La GRATITUDINE, è perchè grazie a Penelope ho avuto e penso di poter parlare, anche qui, a nome di tutti, abbiamo avuto la possibilità di rivivere l’emozione di incontrare tutte quelle persone che vivono il tuo stesso dolore e le vedi speculari a te. Ma anche la gratitudine a tutti gli amici di Penelope che, non portano addosso la tua stessa esperienza della scomparsa, ma sono dotati di talmente tanta empatia e desiderio di dirti: “dai, forza, non mollare mai, io ci sono” che averli vicini, vederli è un dono ancora più grande ed importante che essere tutti di noi. Grazie per tutto questo all’Associazione Penelope e a chi reso e rende possibile l’esistenza dell’Associazione, dai mitici fondatori Gildo Claps, Marisa Golinucci, Gilda Milani sino alla nostra, oggi, Presidente Nazionale, Elisa Pozza Tasca, grazie per tutto quello che ha fatto e fa a livello, sopratutto di mediazione con lo Stato, le grandi Istituzioni ed i “personaggi” che contano, sino al nostro Commissario Straordinario per le persone scomparse Michele Penta e tutto il suo staff, la sua vice Dott.ssa Iadiccicco, l’Ispettore Galbiati e tutti coloro che non conosco, ma so che ci sono e fanno tanto per noi, pur con tutti gli ostacoli con cui ogni giorno si devono misurare.

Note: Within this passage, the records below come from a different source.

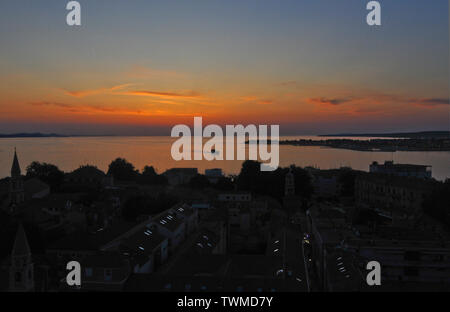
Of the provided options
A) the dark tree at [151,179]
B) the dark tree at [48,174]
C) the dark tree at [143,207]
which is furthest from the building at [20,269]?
the dark tree at [151,179]

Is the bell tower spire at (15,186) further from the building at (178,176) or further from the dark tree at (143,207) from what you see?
the building at (178,176)

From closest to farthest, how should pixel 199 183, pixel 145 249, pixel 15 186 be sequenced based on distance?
pixel 145 249
pixel 15 186
pixel 199 183

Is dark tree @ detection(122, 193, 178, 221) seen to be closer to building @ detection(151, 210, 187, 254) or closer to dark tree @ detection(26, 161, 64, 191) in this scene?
building @ detection(151, 210, 187, 254)

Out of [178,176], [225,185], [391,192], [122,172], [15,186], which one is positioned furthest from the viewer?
[178,176]

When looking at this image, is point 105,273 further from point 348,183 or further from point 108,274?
point 348,183

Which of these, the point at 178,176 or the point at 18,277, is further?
the point at 178,176

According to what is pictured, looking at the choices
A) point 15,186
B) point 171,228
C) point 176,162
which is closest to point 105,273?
point 171,228

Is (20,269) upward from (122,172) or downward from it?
downward

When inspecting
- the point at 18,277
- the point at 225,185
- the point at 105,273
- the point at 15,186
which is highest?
the point at 15,186

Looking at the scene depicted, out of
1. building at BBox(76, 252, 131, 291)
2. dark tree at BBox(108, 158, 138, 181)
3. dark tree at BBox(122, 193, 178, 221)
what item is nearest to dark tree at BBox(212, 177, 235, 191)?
dark tree at BBox(122, 193, 178, 221)
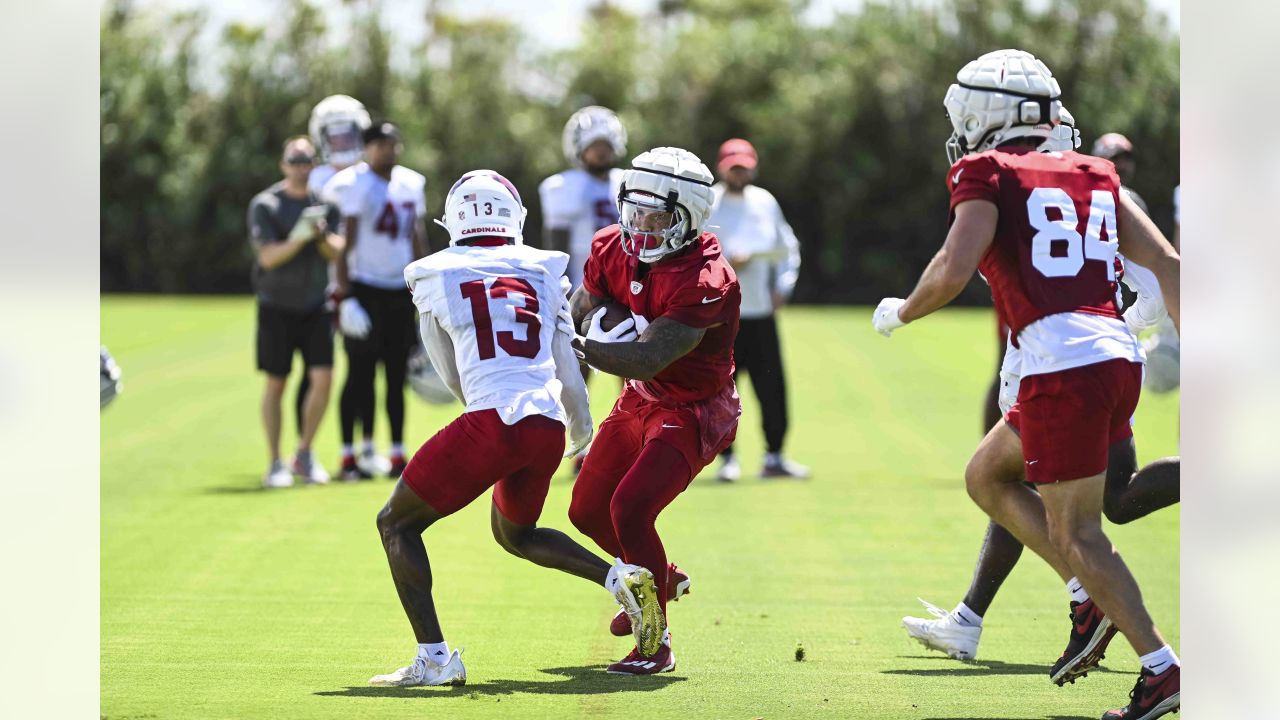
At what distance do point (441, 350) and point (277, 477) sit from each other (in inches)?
202

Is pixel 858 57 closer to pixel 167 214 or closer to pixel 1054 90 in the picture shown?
pixel 167 214

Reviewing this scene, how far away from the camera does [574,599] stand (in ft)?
24.2

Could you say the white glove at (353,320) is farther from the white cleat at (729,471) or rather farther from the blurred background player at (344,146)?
the white cleat at (729,471)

GRAZIE a noi famigliari che, detto tra noi, siamo forti e molto, molto “fighi”. Non potremo essere diversamente del resto, altrimenti i nostri cari scomparsi, si direbbero: “ma chi me lo fa fare ritornare? Questi so delle mezze ciofeghe” Ed invece essendo tutti noi proprio l’inverso avranno tutto il piacere, la volontà ed il pensiero di tornare a stare con noi.
GRAZIE, per esserci ascoltati.
GRAZIE, per esserci abbracciati.
GRAZIE, per esserci detti che il dolore è magico, unisce e fa crescere.
GRAZIE, per esserci guardati negli occhi.
GRAZIE, GRAZIE, GRAZIE, per aver guardato l’immagine di Davide ed esservela portata con voi.